Exposed

Being one of the people in the Bible must be one of those mixed blessings. In exchange for having names remembered for millennia, sins are remembered as well. Adam and Eve’s rebellion, Cain’s murder, Noah’s drunkenness, Abraham’s lies, Isaac and Rebecca’s favoritism, Jacob’s scheming, Esau’s murderous anger – the list goes on and on. There are their sins, often explained in excruciating detail for us to read, learn from and for generations of preachers to dissect and analyze.

            One of the most spectacular series of sins was David’s liaison with Bathsheba. It has it all: A man being where he shouldn’t be looking where he ought not; a woman careless or maybe not so careless about revealing herself; a sexual tryst followed by a desperate effort to cover it; the treachery of murder augmented by sending the orders for the dark deed in the victim’s hand; the hardened heart of a man who thought he had fooled everyone. Typical of sin, there is the self-deception of the sinner that makes a person think that the rules that apply for everyone else have somehow been suspended for me. There is the effort to create a smokescreen of righteousness to fool the unsuspecting people around. As almost always happens with sin, there is an innocent victim who is injured by the betrayal of one who has been trusted.

            In a moment of the highest drama, Nathan the prophet interrupts the sinful serenity of David. His tale of a rich sheep stealer raises the wrath of King David who, in his hypocritical rage, declares that the man should not only repay fourfold but that he should die as well. Like a lightning strike, Nathan extends his arm, points his finger and with the stone-willed resolve that comes to the prophet of God he says, “You are the man!” In that moment of public exposure the fortress of deceit crumbles and David sees what previously he had averted his eyes. He does not see the luxurious palace, or the golden crown, the bowing servants or the sumptuous feasts. No. Nathan’s accusation is the mirror that lets David see the wretchedness of his soul, the rot of forsaken righteousness, the putrid stench of spiritual decay. He sees that he who once wrote “the Lord is my shepherd” has now become the wolf whose teeth are bloodied from a vicious attack upon the sheep. His guilt weighed heavy upon him, crushing him into utter repentance. And it is all there for us to read whenever we want.

            How would it be if our worst moment were written for all to read and consider? Could we be like David, kidding ourselves that what we did was not so very bad? If exposed would we be like those people on television we see that cover their faces with their coats to hide from the cameras? Is it possible that to share David’s delusion that blinds us from the depth of our sin until exposed to the light of day?

            Perhaps one of the most effective tools the Holy Spirit uses to convict of sin is to hold a mirror to allow us to see not only what we have done but what we are capable of. The superficiality of the 21st Century has us believe that we are not so sinful, that we ought not to dwell on those things that make us feel bad about ourselves. Positive self-image is the key to mental health, we are told. But how can we grasp the wonders of grace if we have not plumbed the depths of our sinfulness? If I have found myself lost in a windowless maze of blackened walls I know to charge through the welcome exit. If I have been in a prison cell, breathing my own stale air with no place to sit or rest, I do not hesitate to run to the open door. If I have been treading water in an ocean devoid of land, I lunge at the rope that is thrown for my rescue. And if I can but see as David did, the full extent of the horror of my sin I fall at the bleeding feet of the Savior whose scarred hands reach out to me in grace. And the alchemy of grace changes my lead heart into gold.

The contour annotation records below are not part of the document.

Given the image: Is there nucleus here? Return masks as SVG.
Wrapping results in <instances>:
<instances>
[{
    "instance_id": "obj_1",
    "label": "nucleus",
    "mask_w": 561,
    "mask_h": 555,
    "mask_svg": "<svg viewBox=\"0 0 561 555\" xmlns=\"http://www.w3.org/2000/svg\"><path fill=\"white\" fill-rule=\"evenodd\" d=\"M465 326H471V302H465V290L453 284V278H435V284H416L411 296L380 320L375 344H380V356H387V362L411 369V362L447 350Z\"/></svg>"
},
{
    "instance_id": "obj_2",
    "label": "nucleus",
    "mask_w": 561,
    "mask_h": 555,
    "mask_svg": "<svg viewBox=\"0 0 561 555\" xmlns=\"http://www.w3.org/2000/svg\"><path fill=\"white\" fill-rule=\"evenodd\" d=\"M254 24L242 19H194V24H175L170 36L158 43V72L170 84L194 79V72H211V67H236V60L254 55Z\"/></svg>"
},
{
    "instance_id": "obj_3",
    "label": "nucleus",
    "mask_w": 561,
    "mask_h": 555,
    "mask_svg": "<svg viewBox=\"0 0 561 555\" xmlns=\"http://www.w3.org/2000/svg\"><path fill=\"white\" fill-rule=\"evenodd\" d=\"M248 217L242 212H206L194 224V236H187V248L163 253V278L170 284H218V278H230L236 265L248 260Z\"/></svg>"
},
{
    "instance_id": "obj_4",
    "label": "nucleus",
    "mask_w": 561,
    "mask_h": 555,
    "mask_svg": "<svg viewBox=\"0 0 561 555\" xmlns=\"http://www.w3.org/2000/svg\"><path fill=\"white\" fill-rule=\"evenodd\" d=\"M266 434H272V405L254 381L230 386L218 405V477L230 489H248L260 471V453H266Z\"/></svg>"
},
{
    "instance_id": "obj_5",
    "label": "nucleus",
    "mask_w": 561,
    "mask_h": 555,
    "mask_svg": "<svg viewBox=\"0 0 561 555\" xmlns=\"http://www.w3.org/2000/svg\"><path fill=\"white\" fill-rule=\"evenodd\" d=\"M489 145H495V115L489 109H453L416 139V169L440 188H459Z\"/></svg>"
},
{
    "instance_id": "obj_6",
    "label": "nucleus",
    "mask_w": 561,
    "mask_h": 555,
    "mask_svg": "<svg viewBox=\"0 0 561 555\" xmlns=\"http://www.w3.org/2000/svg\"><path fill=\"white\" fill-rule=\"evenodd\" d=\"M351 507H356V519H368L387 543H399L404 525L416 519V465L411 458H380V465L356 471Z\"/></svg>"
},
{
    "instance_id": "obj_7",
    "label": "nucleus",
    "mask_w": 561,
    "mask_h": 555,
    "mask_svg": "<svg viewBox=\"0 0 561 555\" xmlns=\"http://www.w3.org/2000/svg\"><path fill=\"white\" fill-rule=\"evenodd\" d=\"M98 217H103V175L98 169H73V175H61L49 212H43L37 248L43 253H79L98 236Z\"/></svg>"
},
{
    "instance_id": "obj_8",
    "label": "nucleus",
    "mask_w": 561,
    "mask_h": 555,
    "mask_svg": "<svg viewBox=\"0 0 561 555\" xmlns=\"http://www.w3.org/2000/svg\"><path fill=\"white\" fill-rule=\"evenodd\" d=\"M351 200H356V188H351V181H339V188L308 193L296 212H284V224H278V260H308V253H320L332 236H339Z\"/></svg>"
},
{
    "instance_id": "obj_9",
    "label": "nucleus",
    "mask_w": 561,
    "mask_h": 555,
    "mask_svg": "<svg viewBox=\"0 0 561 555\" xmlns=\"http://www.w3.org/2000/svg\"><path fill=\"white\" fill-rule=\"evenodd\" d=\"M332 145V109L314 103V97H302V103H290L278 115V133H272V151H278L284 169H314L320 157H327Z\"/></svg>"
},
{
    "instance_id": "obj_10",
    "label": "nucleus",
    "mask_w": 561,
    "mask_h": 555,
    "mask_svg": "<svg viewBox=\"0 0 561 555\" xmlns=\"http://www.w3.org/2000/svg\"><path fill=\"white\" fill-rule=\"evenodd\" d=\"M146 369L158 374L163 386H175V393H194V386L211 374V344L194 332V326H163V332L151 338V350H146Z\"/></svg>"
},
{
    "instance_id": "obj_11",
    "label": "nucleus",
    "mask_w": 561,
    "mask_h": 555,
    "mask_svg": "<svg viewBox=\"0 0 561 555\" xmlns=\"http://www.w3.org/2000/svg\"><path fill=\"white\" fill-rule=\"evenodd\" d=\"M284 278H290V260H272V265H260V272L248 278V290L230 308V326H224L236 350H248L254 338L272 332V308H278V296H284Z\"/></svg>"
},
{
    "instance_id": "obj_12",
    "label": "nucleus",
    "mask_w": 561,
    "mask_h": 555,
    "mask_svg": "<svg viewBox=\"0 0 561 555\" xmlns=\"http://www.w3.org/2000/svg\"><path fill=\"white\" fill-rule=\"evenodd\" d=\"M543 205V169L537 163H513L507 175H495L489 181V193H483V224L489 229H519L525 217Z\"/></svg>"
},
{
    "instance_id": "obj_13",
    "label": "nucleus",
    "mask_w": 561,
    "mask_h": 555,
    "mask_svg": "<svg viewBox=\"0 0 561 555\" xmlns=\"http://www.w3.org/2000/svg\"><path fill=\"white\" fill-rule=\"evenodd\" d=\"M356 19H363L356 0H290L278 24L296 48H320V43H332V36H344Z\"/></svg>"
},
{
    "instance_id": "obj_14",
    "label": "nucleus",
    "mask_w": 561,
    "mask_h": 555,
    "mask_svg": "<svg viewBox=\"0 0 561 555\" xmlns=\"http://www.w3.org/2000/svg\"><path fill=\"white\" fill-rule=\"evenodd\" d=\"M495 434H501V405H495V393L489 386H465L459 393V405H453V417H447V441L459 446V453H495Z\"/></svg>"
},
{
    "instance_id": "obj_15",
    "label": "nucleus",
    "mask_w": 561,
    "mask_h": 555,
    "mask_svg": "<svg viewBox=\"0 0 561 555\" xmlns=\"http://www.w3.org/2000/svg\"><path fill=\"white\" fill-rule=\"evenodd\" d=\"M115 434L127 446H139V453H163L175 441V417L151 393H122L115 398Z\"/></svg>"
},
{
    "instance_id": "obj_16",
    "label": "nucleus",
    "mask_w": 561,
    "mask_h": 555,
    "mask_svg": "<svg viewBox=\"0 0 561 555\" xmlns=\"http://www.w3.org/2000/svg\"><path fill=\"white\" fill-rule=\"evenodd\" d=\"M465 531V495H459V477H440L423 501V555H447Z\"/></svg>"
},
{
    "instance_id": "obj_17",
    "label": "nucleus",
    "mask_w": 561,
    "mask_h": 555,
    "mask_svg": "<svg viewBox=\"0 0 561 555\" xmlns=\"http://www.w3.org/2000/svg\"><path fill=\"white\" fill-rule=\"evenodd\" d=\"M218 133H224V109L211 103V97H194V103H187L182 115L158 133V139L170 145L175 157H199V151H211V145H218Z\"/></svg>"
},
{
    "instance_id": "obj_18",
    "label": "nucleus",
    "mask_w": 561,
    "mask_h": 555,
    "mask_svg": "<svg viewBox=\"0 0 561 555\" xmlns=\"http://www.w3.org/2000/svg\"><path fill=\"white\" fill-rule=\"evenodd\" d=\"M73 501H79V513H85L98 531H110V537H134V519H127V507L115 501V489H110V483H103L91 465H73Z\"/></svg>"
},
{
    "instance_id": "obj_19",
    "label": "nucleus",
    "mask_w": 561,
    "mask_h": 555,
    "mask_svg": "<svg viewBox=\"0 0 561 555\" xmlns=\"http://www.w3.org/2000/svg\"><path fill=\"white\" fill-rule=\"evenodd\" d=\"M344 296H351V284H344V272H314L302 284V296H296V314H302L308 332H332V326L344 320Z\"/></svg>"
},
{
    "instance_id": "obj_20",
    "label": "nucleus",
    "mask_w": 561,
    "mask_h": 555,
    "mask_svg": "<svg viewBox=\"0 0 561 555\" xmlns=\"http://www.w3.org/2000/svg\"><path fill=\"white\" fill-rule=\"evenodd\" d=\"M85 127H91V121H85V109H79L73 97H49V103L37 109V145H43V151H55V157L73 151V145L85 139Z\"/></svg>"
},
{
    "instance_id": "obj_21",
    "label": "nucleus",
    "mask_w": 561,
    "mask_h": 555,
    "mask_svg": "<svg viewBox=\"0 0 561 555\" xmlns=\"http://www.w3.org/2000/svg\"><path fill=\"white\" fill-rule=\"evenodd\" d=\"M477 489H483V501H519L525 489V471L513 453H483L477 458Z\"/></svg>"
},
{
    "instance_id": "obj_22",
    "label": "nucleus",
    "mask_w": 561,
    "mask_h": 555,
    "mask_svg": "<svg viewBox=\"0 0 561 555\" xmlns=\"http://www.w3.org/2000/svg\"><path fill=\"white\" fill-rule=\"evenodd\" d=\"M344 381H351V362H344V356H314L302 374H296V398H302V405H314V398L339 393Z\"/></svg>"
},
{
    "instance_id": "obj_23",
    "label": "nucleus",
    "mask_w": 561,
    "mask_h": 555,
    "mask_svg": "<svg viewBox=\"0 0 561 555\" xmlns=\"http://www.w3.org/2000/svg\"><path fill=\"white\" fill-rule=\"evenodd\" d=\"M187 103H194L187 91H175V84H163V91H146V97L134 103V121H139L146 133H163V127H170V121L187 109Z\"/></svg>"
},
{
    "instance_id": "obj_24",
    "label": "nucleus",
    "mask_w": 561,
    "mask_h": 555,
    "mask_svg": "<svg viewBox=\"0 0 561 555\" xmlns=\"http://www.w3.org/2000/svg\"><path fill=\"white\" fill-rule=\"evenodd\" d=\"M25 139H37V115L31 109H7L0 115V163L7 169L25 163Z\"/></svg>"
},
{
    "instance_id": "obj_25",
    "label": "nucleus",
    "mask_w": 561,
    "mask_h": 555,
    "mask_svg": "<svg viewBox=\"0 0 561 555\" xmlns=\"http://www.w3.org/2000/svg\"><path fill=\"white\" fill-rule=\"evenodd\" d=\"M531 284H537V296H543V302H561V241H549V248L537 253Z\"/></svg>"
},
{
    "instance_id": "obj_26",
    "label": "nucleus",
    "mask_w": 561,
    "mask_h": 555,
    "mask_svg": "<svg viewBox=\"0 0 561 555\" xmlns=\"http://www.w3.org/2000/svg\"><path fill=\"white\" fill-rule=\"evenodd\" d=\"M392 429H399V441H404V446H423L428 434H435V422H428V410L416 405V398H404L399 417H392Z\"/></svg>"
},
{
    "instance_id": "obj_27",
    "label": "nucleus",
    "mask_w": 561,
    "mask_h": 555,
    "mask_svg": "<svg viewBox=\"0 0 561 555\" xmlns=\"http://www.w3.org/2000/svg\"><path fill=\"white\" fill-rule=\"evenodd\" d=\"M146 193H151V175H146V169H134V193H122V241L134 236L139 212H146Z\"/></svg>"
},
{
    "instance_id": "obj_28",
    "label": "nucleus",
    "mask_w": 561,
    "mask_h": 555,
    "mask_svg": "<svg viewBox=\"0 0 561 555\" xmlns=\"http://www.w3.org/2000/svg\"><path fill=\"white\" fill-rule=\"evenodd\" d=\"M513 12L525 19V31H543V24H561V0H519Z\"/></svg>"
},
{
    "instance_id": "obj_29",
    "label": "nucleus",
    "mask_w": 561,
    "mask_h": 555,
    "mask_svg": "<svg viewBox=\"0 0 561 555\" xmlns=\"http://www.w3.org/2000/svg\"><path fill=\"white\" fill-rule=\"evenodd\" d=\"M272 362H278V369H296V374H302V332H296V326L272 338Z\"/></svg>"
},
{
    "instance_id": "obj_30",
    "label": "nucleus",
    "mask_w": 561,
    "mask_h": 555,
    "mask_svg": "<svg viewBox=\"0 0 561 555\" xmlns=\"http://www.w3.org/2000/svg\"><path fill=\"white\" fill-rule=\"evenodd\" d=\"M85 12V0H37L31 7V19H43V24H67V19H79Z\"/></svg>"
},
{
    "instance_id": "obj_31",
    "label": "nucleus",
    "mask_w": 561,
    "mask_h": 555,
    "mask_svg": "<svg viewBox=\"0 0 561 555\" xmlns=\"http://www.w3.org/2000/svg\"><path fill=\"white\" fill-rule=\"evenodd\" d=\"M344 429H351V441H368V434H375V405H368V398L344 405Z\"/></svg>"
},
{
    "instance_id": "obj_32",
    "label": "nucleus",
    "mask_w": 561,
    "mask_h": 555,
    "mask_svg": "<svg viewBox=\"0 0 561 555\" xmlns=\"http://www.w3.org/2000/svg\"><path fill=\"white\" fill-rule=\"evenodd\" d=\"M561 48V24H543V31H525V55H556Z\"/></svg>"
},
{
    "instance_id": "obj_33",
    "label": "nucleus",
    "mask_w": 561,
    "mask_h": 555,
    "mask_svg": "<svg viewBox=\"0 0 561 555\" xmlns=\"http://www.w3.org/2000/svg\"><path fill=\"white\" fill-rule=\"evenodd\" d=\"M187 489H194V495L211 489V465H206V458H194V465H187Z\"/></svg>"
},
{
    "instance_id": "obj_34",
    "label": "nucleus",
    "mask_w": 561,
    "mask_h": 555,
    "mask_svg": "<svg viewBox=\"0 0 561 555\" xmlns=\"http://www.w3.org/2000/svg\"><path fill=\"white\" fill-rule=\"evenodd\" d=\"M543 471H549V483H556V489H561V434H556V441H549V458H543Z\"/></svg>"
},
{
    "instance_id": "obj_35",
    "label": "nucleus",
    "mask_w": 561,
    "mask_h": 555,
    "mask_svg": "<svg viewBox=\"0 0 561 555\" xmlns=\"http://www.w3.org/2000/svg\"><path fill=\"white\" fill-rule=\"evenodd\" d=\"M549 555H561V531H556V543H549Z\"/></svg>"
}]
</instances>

            Herbert Booth put it in song:

            Savior, hear me while before Thy feet

            I the record of my sins repeat.

            Stained with guilt, myself abhorring,

            Filled with grief, my soul outpouring;

            Canst Thou still in mercy think of me,

            Stoop to set my shackled spirit free,

            Raise my sinking heart and bid me be

                        Thy child once more?

 

            Grace there is my every debt to pay,

            Blood to wash my every sin away,

            Power to keep me spotless day by day,

                        For me! For me!